JOB:
Would you write out the listing verbatim and skip every picture in it?

## begin

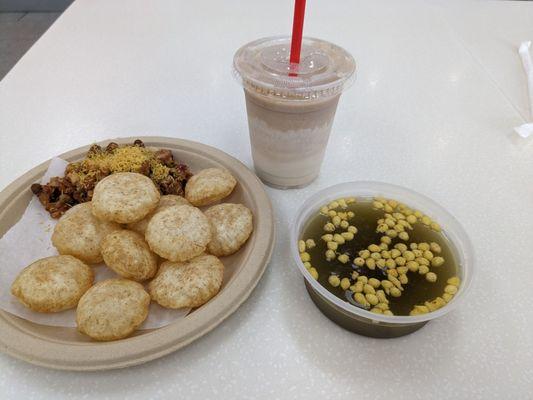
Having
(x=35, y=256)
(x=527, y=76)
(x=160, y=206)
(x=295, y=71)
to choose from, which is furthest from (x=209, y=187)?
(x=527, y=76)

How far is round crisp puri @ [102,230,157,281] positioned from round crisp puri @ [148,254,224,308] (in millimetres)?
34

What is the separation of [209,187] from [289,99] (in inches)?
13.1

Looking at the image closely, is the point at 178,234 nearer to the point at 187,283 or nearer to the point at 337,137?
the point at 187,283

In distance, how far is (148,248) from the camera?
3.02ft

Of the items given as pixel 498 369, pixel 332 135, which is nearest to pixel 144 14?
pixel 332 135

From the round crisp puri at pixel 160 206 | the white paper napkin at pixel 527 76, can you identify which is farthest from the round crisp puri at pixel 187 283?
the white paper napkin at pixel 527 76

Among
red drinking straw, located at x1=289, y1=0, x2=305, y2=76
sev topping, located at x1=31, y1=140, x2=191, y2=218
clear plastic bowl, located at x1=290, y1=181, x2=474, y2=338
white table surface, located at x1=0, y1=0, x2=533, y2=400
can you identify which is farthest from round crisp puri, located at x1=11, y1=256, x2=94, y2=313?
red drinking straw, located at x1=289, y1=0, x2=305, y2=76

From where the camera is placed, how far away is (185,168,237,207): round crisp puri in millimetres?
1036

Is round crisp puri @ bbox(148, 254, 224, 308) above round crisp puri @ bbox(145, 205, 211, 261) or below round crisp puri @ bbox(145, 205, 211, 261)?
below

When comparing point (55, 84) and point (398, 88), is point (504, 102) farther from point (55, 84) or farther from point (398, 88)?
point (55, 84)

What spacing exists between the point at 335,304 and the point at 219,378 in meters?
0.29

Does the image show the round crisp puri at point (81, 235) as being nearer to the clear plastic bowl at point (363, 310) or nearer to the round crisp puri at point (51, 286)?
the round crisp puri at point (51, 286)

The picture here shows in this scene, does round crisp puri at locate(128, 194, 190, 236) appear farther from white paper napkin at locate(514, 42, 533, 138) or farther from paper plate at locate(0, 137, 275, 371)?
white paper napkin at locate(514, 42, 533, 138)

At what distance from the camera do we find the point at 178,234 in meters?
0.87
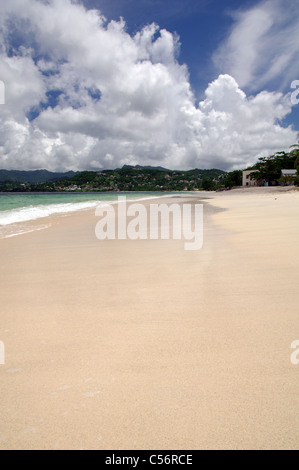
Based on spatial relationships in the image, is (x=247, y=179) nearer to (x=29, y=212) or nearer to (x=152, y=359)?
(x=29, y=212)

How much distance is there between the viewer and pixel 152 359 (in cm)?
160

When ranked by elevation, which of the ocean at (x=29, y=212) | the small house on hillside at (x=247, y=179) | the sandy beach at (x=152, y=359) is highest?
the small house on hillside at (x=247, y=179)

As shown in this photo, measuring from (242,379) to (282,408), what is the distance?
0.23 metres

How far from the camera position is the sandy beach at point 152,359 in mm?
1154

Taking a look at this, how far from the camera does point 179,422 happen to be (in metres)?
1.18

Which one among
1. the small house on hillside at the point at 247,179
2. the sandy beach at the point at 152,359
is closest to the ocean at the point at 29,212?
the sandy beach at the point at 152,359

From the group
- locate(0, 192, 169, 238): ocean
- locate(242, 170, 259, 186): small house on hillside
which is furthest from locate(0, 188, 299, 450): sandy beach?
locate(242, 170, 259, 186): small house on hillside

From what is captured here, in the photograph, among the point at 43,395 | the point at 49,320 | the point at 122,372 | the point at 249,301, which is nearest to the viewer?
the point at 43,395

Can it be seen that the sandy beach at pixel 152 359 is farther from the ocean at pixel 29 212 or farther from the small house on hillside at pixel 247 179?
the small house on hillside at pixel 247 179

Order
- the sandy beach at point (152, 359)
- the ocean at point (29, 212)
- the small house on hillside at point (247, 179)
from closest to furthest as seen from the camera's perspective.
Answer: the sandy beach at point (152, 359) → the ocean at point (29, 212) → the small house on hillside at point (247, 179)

## end

REPLY TO THE TASK:
Having
(x=35, y=256)
(x=527, y=76)
(x=160, y=206)
(x=295, y=71)
to choose from, which is furthest from (x=209, y=187)?
(x=527, y=76)

How far is round crisp puri @ [102,230,157,281] positioned from round crisp puri @ [148,254,224,308] (in millimetres)?
34

What is the separation of [209,187] from [289,99] (in inches)?
13.1

Looking at the image closely, is the point at 178,234 nearer to the point at 187,283 or nearer to the point at 337,137?
the point at 187,283

In distance, how far is (148,248) from the camera?
3.02ft

Of the items given as pixel 498 369, pixel 332 135, which is nearest to pixel 144 14?
pixel 332 135

From the round crisp puri at pixel 160 206 | the white paper napkin at pixel 527 76, can you identify which is farthest from the round crisp puri at pixel 187 283?
the white paper napkin at pixel 527 76

Among
red drinking straw, located at x1=289, y1=0, x2=305, y2=76
sev topping, located at x1=31, y1=140, x2=191, y2=218
clear plastic bowl, located at x1=290, y1=181, x2=474, y2=338
white table surface, located at x1=0, y1=0, x2=533, y2=400
can you identify which is farthest from round crisp puri, located at x1=11, y1=256, x2=94, y2=313?
red drinking straw, located at x1=289, y1=0, x2=305, y2=76

From where the camera is placed, how far away is (185,168,237,207): round crisp puri in millimetres?
1036

Is round crisp puri @ bbox(148, 254, 224, 308) above round crisp puri @ bbox(145, 205, 211, 261) or below round crisp puri @ bbox(145, 205, 211, 261)?
below

When comparing point (55, 84) and point (398, 88), is point (504, 102) farther from point (55, 84) or farther from point (398, 88)?
point (55, 84)

What spacing exists between the point at 335,304 and the point at 219,378 in meters?
0.29

Does the image show the round crisp puri at point (81, 235) as being nearer to the clear plastic bowl at point (363, 310) or nearer to the round crisp puri at point (51, 286)?
the round crisp puri at point (51, 286)

The picture here shows in this scene, does round crisp puri at locate(128, 194, 190, 236) appear farther from white paper napkin at locate(514, 42, 533, 138) or farther from paper plate at locate(0, 137, 275, 371)?
white paper napkin at locate(514, 42, 533, 138)

At what distance from the camera do we find the point at 178,234 in meters?
0.87
Based on spatial relationships in the image, is (x=247, y=179) nearer to (x=29, y=212) or nearer to (x=152, y=359)?
(x=29, y=212)

How much distance is there between the viewer and pixel 152 359 (in cm)?
160

When ranked by elevation, which of the ocean at (x=29, y=212) | the small house on hillside at (x=247, y=179) | the sandy beach at (x=152, y=359) is highest?
the small house on hillside at (x=247, y=179)

As shown in this photo, measuring from (242,379) to (282,408), what is the distance?
0.23 metres

How far from the camera position is the sandy beach at point 152,359 in mm?
1154

Taking a look at this, how far from the camera does point 179,422 happen to be (in metres)?
1.18

Which one among
1. the small house on hillside at the point at 247,179
2. the sandy beach at the point at 152,359
is closest to the ocean at the point at 29,212?
the sandy beach at the point at 152,359

From the group
- locate(0, 192, 169, 238): ocean
- locate(242, 170, 259, 186): small house on hillside
which is furthest from locate(0, 188, 299, 450): sandy beach?
locate(242, 170, 259, 186): small house on hillside

From what is captured here, in the photograph, among the point at 43,395 | the point at 49,320 | the point at 122,372 | the point at 249,301, which is nearest to the viewer?
the point at 43,395

Can it be seen that the sandy beach at pixel 152 359 is farther from the ocean at pixel 29 212 or farther from the small house on hillside at pixel 247 179?
the small house on hillside at pixel 247 179

Order
- the sandy beach at point (152, 359)
- the ocean at point (29, 212)
- the small house on hillside at point (247, 179)
from closest to furthest as seen from the camera's perspective.
Answer: the sandy beach at point (152, 359) → the ocean at point (29, 212) → the small house on hillside at point (247, 179)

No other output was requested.